As we head into the Christmas season, the traditional office party is likely to look a little different this year. The customary legal risks that employers need to be mindful of in planning their work Christmas party still apply, however, COVID-19 adds an extra dimension, and steps need to be taken to ensure a COVID safe approach to any celebrations.

In many workplaces, particularly in Victoria and NSW, working from home has become commonplace, and restrictions exist on the number of people who can dine in hospitability venues. In these states, the traditional firm wide office Christmas party is unlikely to proceed. In the other states around Australia, there may be less COVID-19 restrictions, however, many Christmas parties are likely to be more subdued this year, given the financial impact of the pandemic on many workplaces and families. As such, smaller team gatherings, and outdoor events such as picnics and BBQs will likely be more popular. Some companies are also investigating alternatives to the traditional party, like virtual events, or alternative ways to reward employees such as gifting employees the afternoon off or providing a Christmas hamper or gift voucher.

For employers that do proceed with a Christmas function, including virtual events, they need to be mindful that they remain legally responsible for the conduct of employees at work related events, and any unlawful behaviour engaged in by employees can be the subject of a workplace complaint or litigation. In planning a 2020 Christmas function, the following legal issues should be considered.

Work Health and Safety

The Work Health and Safety Act 2011 requires persons conducting a business or undertaking (PCBU) to ensure, so far as is reasonably practicable, the health and safety of employees and other persons. Christmas parties and client functions are undertaken as part of the conduct of the business or undertaking.

In preparing for a Christmas party, employers should undertake a risk assessment of the event, including taking into consideration the venue, number of attendees, alcohol to food ratio and so on. This will enable the PCBU to identify potential and foreseeable risks and hazards with a view to being able to implement control measures to ensure the safety of those in attendance.

With COVID-19 in mind, part of this year’s assessment, will include ensuring that the venue is large enough to comply with physical distancing guidelines, and checking that the venue has a COVID-19 Safety Plan in place.

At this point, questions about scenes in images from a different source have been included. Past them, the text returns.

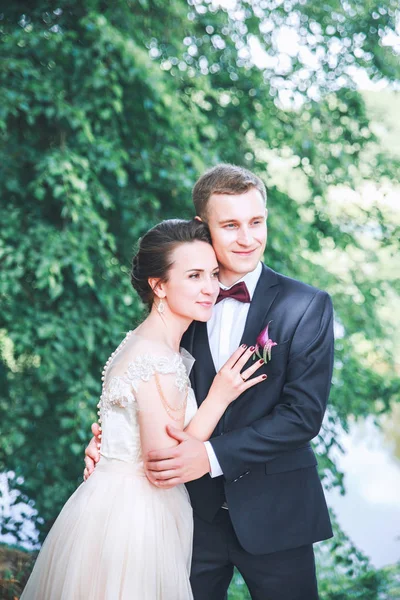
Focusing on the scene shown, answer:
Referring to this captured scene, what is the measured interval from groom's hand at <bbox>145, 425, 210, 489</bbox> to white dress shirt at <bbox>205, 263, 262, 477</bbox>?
32 cm

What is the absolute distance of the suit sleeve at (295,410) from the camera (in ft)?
7.26

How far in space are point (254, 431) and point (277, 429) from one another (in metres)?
0.07

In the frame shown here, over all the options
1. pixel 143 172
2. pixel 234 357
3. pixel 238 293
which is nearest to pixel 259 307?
pixel 238 293

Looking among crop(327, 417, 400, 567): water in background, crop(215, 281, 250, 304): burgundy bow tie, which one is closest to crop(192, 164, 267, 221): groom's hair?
crop(215, 281, 250, 304): burgundy bow tie

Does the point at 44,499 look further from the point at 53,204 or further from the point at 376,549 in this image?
the point at 376,549

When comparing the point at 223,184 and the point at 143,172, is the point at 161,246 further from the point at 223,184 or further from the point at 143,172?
the point at 143,172

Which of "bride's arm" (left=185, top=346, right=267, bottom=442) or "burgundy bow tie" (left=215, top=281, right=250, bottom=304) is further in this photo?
"burgundy bow tie" (left=215, top=281, right=250, bottom=304)

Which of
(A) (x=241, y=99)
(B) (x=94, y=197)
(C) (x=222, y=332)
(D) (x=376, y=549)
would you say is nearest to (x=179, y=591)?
(C) (x=222, y=332)

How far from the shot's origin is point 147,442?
223cm

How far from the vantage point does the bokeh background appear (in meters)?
3.97

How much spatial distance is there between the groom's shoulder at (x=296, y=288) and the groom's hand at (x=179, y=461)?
56 cm

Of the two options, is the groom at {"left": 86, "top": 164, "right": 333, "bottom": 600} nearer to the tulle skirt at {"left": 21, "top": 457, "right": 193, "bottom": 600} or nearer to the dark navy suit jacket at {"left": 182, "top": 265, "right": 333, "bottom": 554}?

Employers will also need to ensure that COVID safe guidelines are communicated to attendees in advance, and that COVID safety precautions are adhered to during the event.

For employers that opt for a virtual event, be mindful that health and safety obligations extend to online Christmas parties. In the same way that employers have an obligation to protect their employees’ health and safety while working from home, they will also need to conduct a risk assessment of any virtual work function. Similar to in-person celebrations, it is suggested that employers assess the risk of harm of any dancing, physical games or activities planned as part of the virtual event, as well as the risks associated with permitting alcohol during the event. Similar to in-person events, employers need to consider what measures can be taken to avoid excessive consumption of alcohol, minimise any hazards, and set a clear start and finish time for the online event.


State and federal anti-discrimination laws provide that employers can be held legally responsible for acts of discrimination or harassment that occur in the workplace or in connection with a person’s employment. To minimise their liability, employers need to demonstrate that they have taken all reasonable steps to prevent discrimination and harassment from occurring in their workplaces, and that they have responded appropriately to resolve incidents of discrimination and harassment. Courts are more than willing to view Christmas parties and other ‘celebratory out-of-hours events’ as connected to the workplace and an extension of the working environment.

It is vitally important that:

  • Employers have sound workplace policies in relation to harassment and sexual harassment
  • These policies and procedures are enforced as a cultural norm from the top of the organisation
  • Employees are reminded as to the policies, and advised that they apply during work social functions, and out-of-hours events where they is a relevant nexus to the workplace
  • Expectations as to behaviour are emphasised to continue to apply in the context of Christmas parties.

An employer’s obligation to prevent discrimination and harassment will extend to an online Christmas party, and it is important to remind employees that their conduct during a virtual event is held to the same high standard as when they are physically present in the office. Any bullying, discriminatory or sexually harassing conduct online must not be tolerated, and any complaints must be dealt with promptly and appropriately investigated.